Dugard, 36, claims in a lawsuit filed in U.S. District Court in San Francisco in 2011 that if federal parole officers had been doing their job, she never would have been kidnapped and raped at age 11 by Phillip Garrido in 1991.
Instead, she claims, Garrido's federal parole from an earlier kidnapping and rape would have been revoked for repeated drug and alcohol violations and he would have been back in prison.
Dugard's new appeal comes after a three-judge panel of the 9th U.S. Circuit Court of Appeals in San Francisco on Friday by a 2-1 vote reaffirmed an earlier decision dismissing her lawsuit.
Her attorney, Jonathan Steinsapir, said he will now ask the appeals court to have the case reviewed by an expanded 11-judge panel.
"The case is important because it defines the liability of the federal government in the largest state (by population)," he said.
The appeals court reserves the expanded review, known as en banc review, for only the most important cases and grants only about 20 such hearings each year.
Steinsapir said he has 45 days to file the petition for en banc review.
Friday's ruling by the three-judge appeals panel has the same result as the earlier 2-1 decision issued by the panel in March.
But the new decision expounds the majority's reasoning in a 14-page opinion, while the previous majority decision was only two and one-half pages long.
Steinsapir had filed a request asking the court to issue a more detailed "reasoned opinion" because of the "factual issues of unique interest and substantial public importance" of the case.
"I appreciate that they did that, although I am disappointed in the results," he said.
In both the March ruling and last week's decision, the appeals court said Dugard could not sue for the allegedly negligent federal parole supervision because she was not a specifically identifiable victim at the time.
"While our hearts are with Ms.

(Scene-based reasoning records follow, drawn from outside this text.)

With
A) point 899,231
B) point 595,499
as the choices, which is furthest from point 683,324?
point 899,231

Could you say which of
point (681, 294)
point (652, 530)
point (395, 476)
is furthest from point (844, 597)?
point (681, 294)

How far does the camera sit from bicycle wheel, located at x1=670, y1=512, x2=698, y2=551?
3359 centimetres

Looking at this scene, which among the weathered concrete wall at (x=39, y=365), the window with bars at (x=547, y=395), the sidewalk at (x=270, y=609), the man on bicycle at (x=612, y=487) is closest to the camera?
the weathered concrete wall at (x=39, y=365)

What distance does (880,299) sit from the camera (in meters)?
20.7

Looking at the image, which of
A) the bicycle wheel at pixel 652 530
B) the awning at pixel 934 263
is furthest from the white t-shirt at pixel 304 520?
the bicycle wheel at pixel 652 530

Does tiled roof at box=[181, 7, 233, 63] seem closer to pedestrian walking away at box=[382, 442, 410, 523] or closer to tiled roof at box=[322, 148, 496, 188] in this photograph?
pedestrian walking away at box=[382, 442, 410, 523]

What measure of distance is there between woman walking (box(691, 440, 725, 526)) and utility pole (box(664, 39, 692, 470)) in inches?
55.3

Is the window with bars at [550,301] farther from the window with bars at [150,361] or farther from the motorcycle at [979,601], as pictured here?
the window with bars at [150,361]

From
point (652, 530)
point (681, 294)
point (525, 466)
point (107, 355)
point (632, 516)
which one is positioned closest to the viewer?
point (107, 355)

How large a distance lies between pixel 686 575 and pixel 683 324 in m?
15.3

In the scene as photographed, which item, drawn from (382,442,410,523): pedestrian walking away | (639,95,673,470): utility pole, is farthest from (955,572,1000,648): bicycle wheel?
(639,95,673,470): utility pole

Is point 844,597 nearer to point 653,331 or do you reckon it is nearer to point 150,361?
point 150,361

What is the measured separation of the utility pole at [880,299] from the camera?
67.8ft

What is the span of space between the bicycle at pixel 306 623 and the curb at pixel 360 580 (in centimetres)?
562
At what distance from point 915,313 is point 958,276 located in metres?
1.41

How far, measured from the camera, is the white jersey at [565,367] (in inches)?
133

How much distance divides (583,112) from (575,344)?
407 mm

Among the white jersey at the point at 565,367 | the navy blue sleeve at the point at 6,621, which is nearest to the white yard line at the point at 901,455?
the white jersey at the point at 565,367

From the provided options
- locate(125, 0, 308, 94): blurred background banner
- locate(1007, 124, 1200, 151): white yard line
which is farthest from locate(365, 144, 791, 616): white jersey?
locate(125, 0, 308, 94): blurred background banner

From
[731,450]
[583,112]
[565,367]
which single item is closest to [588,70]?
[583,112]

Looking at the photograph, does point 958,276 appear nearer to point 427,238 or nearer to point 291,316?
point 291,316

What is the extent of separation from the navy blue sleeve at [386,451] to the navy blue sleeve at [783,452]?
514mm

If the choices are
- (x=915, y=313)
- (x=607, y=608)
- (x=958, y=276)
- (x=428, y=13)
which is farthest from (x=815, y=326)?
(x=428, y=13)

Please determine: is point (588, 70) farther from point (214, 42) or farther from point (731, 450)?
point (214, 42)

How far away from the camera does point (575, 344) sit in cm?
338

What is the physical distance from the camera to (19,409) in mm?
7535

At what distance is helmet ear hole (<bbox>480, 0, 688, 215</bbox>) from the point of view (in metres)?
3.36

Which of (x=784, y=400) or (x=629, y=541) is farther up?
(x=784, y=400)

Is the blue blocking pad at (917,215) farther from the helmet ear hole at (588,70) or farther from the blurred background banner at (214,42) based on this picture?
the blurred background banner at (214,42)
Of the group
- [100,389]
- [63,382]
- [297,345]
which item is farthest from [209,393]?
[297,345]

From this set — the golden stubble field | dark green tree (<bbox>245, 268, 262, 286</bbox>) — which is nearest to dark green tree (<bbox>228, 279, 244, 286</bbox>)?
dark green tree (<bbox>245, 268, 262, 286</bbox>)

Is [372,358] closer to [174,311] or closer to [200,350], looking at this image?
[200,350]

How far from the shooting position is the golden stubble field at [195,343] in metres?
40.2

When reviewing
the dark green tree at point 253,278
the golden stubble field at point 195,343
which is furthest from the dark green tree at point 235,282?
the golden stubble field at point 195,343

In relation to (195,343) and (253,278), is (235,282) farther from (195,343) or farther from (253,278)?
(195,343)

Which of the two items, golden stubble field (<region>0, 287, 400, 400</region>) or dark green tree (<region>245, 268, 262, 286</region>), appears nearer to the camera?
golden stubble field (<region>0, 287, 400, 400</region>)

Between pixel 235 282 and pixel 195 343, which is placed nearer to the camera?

Dugard, the law is not," Circuit Judge John Owens wrote in Friday's decision.
Dugard was kidnapped by Garrido and his wife Nancy on June 10,
1991, as she walked to a school bus stop outside her home in South Lake Tahoe.
She was kept captive in sheds and tents in the backyard of their house near Antioch for 18 years, was repeatedly raped by Phillip Garrido and gave birth to two daughters when she was 14 and 17.
Dugard and her daughters were discovered and freed in 2009 after
Garrido raised suspicions when he brought the two girls with him to the University of California at Berkeley campus to seek an event permit.
Both Garridos pleaded guilty in El Dorado County Superior Court in 2011 to charges of kidnapping and rape. Phillip Garrido was sentenced to 431 years in prison and Nancy Garrido to 36 years to life.
Garrido was on federal parole from 1988 to 1999 after being released early from a 50-year prison sentence for the 1976 kidnapping and rape of a South Lake Tahoe woman. In 1999, the parole supervision responsibility was transferred to the state of California.
The state awarded Dugard a $20 million settlement in 2010 for failures in the state parole supervision between 1999 and 2009.
Dugard currently helps run the JAYC Foundation, which provides support and treatment to the victims of kidnappings and other traumatic events and their families.
She has written two books: "A Stolen Life" in 2011, a memoir of her abduction and captivity, and "My Book of Firsts," published this summer, about her experiences after being freed.